The shortage of testing kits came to light owing to a 33-year-old HIV patient undergoing treatment at Mumbai’s JJ Hospital

mumbai Updated: Aug 18, 2017 16:34 IST
Aayushi Pratap
A 14-year old HIV-positive girl, whose haemoglobin levels dropped to 3.5 grams per deciliter, was urgently advised to undergo viral load testing, but could not owing to the shortage of kits.
A 14-year old HIV-positive girl, whose haemoglobin levels dropped to 3.5 grams per deciliter, was urgently advised to undergo viral load testing, but could not owing to the shortage of kits. (HT File)

Human immunodeficiency virus (HIV) treatment centres in Mumbai are facing a shortage of viral load testing kits, said sources. Viral load testing is necessary to understand the status of an HIV patient’s infection. The test indicates the number of HIV particles present in the patient’s blood sample. The higher the viral load, greater the risk of the patient falling ill.
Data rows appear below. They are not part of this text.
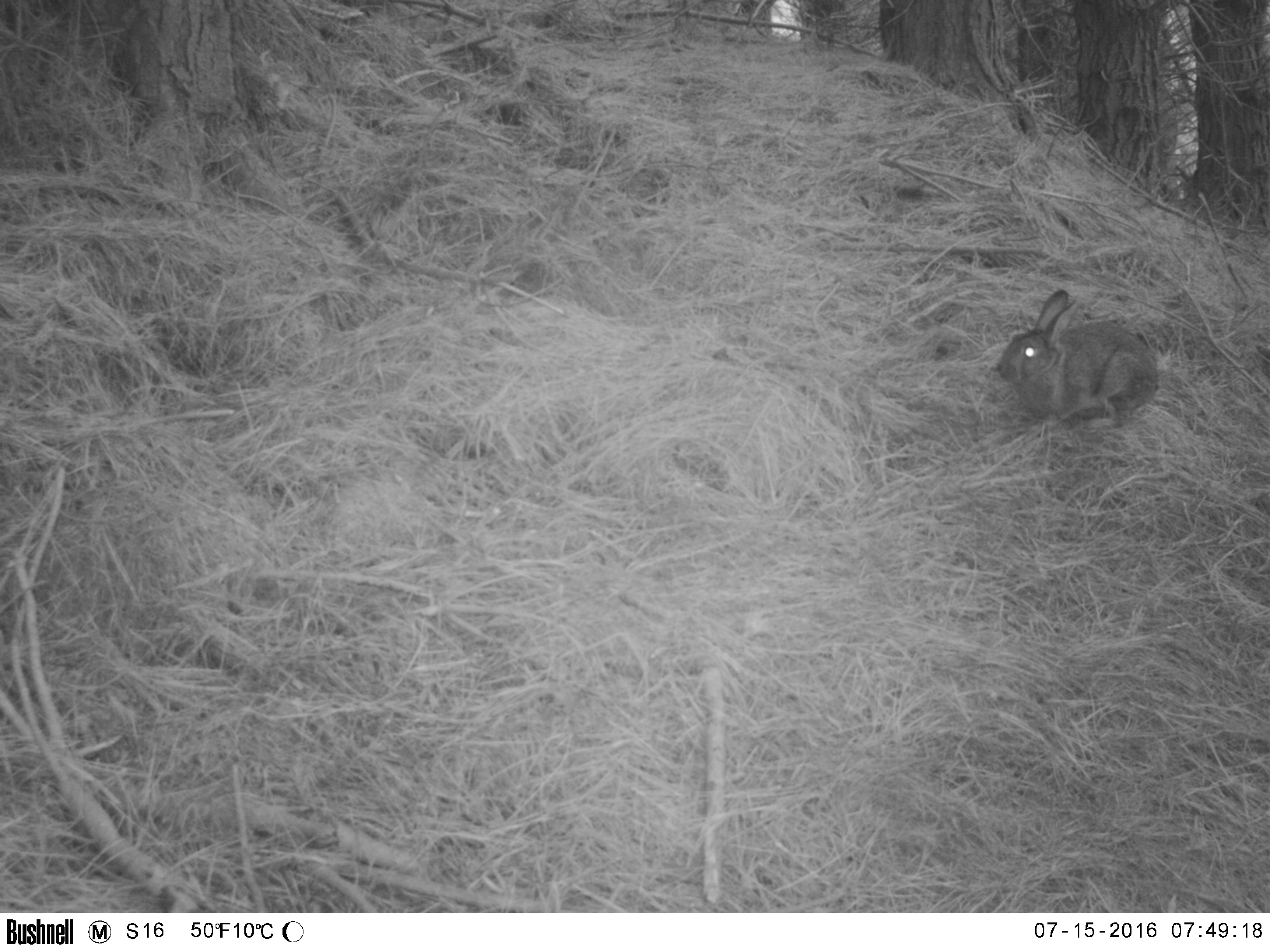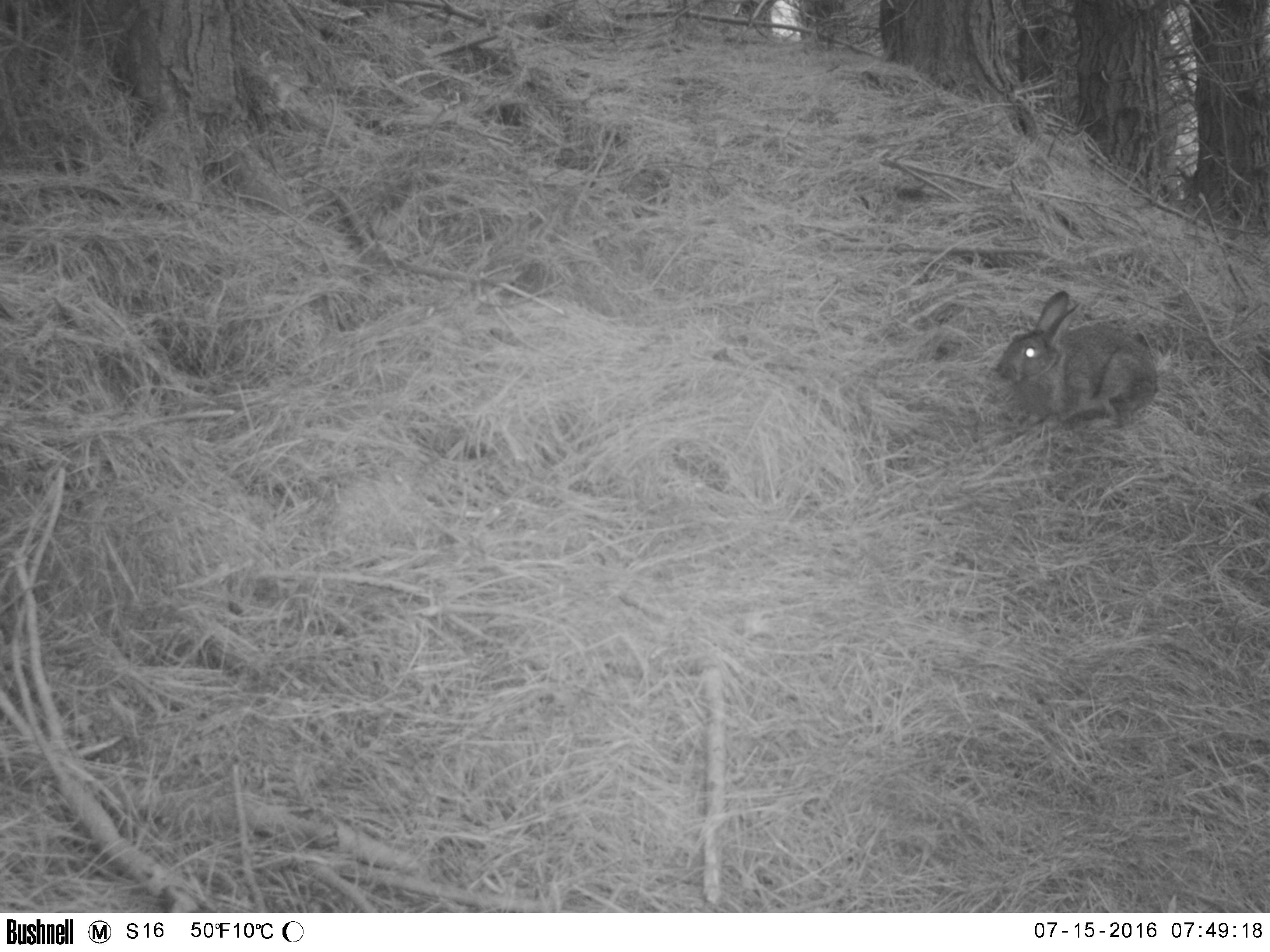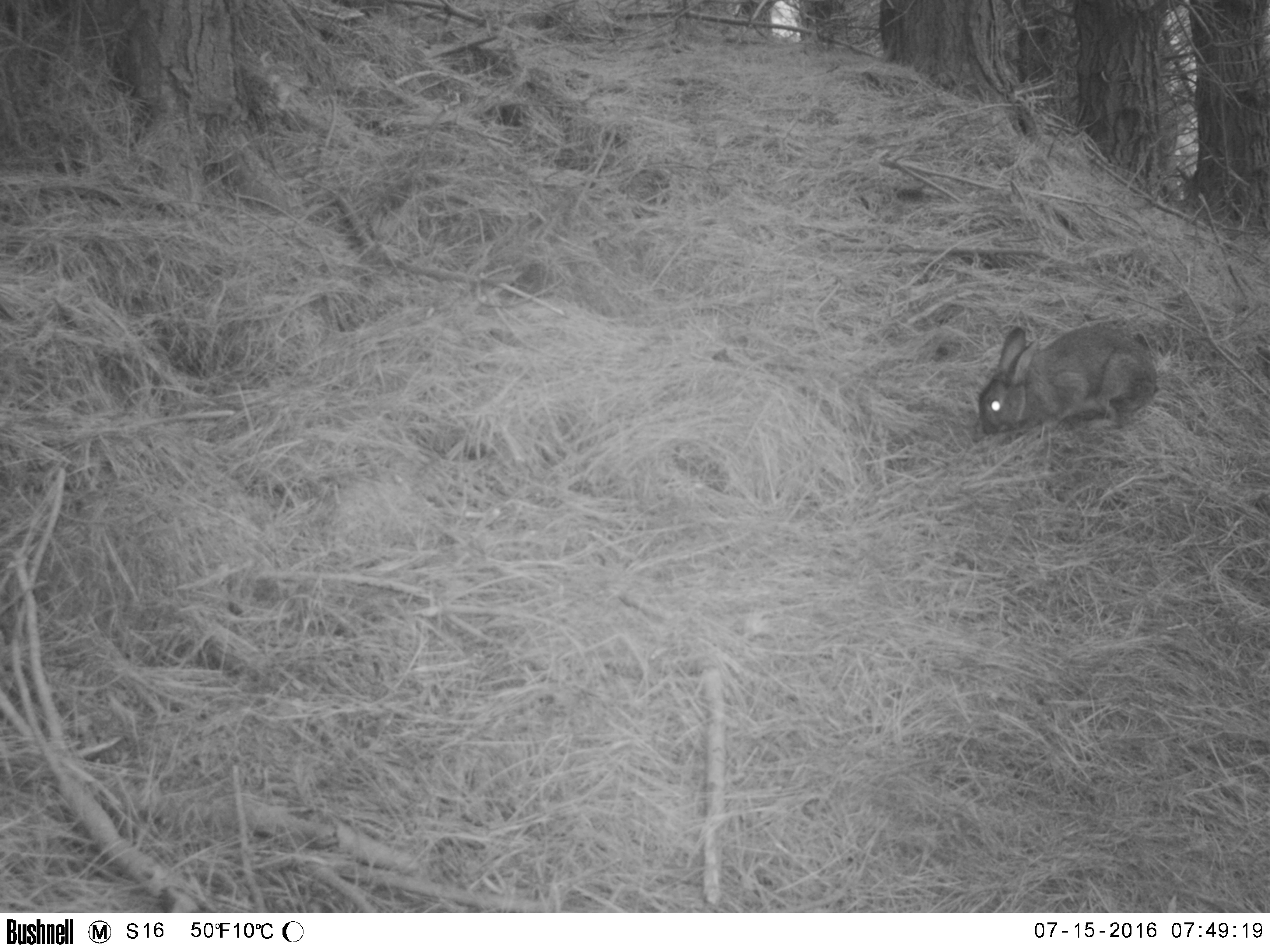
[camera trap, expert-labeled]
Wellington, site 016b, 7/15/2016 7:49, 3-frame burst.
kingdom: Animalia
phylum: Chordata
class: Mammalia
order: Lagomorpha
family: Leporidae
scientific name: Leporidae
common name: rabbit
Rabbit (Leporidae).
The tests and treatment are provided for free at anti-retroviral therapy (ART) centres in major public hospitals in Mumbai and Maharashtra.

The shortage of testing kits came to light owing to a 33-year-old HIV patient undergoing treatment at Sir JJ Hospital’s ART centre. Eldred Tellis, founder of Mumbai NGO Sankalp Trust Foundation, said the woman is also a multi-drug resistant TB patient. “Her CD4 — a protein — count has dropped to 245. This means that her immunity is low. She was advised to undergo a viral load test urgently, however, doctors at Sir JJ Hospital’s ART centre said they have no kits left,” he said.
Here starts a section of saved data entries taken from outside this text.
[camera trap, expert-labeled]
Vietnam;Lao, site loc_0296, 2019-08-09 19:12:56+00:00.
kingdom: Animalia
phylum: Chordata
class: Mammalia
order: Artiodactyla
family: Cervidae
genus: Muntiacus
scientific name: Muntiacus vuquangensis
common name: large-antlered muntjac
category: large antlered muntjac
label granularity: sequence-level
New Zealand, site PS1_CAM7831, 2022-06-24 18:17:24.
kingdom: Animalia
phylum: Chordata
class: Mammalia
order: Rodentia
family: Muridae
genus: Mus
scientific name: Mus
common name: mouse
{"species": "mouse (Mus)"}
“Currently, the viral load samples that have been are being stored. There is a huge backlog. We do not have reports of viral load samples collected from May till date,” said the centre’s nodal officer, replying to a complaint filed by the foundation.

A 14-year old HIV-positive girl, whose haemoglobin levels dropped to 3.5 grams per deciliter, was urgently advised to undergo viral load testing, but could not owing to the shortage of kits.

However, Dr Srikala Acharya, additional project director of Maharashtra District Aids Control Society (MDACS), a body that implements the National Aids Control Programme, said the shortage ended last month. She added that officials were now testing all pending samples. “MDACS has fast-tracked these cases,” she said.

Ganesh Acharya, an HIV activist, said NACO needs to ensure that centres do not run out of viral load kits as they are a crucial part of treatment.